You need to think about it from an African view too, says Loveridge, who is from Zimbabwe. African governments are almost invariably poor, and trophy hunting brings in revenue, theres no doubt about that. They have to justify conservation to a populace that dont inevitably like lions. Africans have real experiences of lions: they kill their cattles, they kill their children. So you have to justify the conservation of lions.

That, says Macdonald, is why most of the$ 1m windfall from Cecils death is being used to reduce conflicts between people and lions: you cannot look after the lions unless you look after local people too, he says.

First of all was saving the project, much of which focuses on protecting kine and villages. We live on philanthropy, hand to mouth, and we had been looking into the precipice of closing everything down, says Macdonald.

But the Cecil money has enabled a doubling of their Long Shields Protector program, in which villages nominate people to become paid protectors.
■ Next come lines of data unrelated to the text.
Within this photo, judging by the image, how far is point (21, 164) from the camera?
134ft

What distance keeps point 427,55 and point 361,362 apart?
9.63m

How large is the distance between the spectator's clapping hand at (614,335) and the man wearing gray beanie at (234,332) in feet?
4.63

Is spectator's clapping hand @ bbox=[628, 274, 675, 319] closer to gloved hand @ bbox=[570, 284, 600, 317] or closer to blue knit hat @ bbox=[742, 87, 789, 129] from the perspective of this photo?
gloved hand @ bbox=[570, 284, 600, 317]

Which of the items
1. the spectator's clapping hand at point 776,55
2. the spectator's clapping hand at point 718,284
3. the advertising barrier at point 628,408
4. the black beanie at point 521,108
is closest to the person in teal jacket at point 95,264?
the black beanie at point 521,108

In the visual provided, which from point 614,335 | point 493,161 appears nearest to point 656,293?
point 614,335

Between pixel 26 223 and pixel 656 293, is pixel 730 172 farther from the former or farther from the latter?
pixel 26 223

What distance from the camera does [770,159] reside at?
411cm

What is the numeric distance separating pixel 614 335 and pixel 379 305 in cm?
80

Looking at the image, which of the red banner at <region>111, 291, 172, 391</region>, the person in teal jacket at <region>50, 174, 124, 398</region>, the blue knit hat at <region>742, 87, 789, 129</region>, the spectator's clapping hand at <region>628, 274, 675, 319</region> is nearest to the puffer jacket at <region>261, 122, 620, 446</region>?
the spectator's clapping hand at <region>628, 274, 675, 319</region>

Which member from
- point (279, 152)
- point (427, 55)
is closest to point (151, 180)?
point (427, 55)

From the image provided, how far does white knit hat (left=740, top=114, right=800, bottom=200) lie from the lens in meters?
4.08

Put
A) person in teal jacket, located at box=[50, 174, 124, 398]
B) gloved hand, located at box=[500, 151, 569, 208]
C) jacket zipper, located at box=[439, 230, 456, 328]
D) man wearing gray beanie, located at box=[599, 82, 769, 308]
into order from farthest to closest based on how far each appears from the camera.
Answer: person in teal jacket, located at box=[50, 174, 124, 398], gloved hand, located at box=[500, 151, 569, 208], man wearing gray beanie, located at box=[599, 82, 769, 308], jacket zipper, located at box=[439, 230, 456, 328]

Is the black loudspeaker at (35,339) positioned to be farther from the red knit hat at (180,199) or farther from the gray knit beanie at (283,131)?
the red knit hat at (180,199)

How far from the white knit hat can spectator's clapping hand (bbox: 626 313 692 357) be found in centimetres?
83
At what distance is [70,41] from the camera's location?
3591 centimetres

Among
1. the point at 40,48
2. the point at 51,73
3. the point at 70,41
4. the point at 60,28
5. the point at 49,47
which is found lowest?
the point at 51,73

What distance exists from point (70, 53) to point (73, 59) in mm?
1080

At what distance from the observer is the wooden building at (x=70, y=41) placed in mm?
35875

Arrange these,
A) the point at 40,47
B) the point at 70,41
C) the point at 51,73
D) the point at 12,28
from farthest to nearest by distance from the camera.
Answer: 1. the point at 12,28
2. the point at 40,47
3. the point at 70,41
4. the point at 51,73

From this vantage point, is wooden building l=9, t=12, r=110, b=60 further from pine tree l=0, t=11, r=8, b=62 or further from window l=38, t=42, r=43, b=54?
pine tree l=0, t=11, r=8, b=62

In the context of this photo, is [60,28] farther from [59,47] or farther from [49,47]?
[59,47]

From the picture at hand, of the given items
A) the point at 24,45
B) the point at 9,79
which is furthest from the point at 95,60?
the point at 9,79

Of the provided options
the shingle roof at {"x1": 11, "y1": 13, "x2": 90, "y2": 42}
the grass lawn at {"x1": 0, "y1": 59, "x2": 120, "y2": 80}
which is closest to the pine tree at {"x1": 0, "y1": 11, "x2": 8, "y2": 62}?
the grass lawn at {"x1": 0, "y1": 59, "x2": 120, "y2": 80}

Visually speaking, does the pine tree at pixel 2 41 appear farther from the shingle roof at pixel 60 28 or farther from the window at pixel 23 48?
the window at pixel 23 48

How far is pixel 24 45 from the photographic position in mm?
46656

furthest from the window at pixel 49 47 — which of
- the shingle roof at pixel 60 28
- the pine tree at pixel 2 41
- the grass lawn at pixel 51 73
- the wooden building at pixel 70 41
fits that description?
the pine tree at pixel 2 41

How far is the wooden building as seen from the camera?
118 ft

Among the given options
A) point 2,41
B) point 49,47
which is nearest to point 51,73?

The protectors are equipped with a mobile phone, a mountain bike and a vuvuzela a noisy cornet. When the GPS tracking data depicts a lion is heading towards a village, they spring into action.

We try to be very steady and blow just as much as we are going to be able, says Liomba-Junior Mathe, a young Zimbabwean scientist, who works for the project and is now, thanks to the Cecil money, receiving conservation training at Oxford University.

We can be as close as 10 metres to the lion, one of the most dangerous African predators, he says. But the team consists of very brave and courageous people, I can tell you. It is not easy to chase a lion very few people would actually accompany you. Sometimes the lion retaliates and chases us back. But it is a really important part of our run and people are very grateful.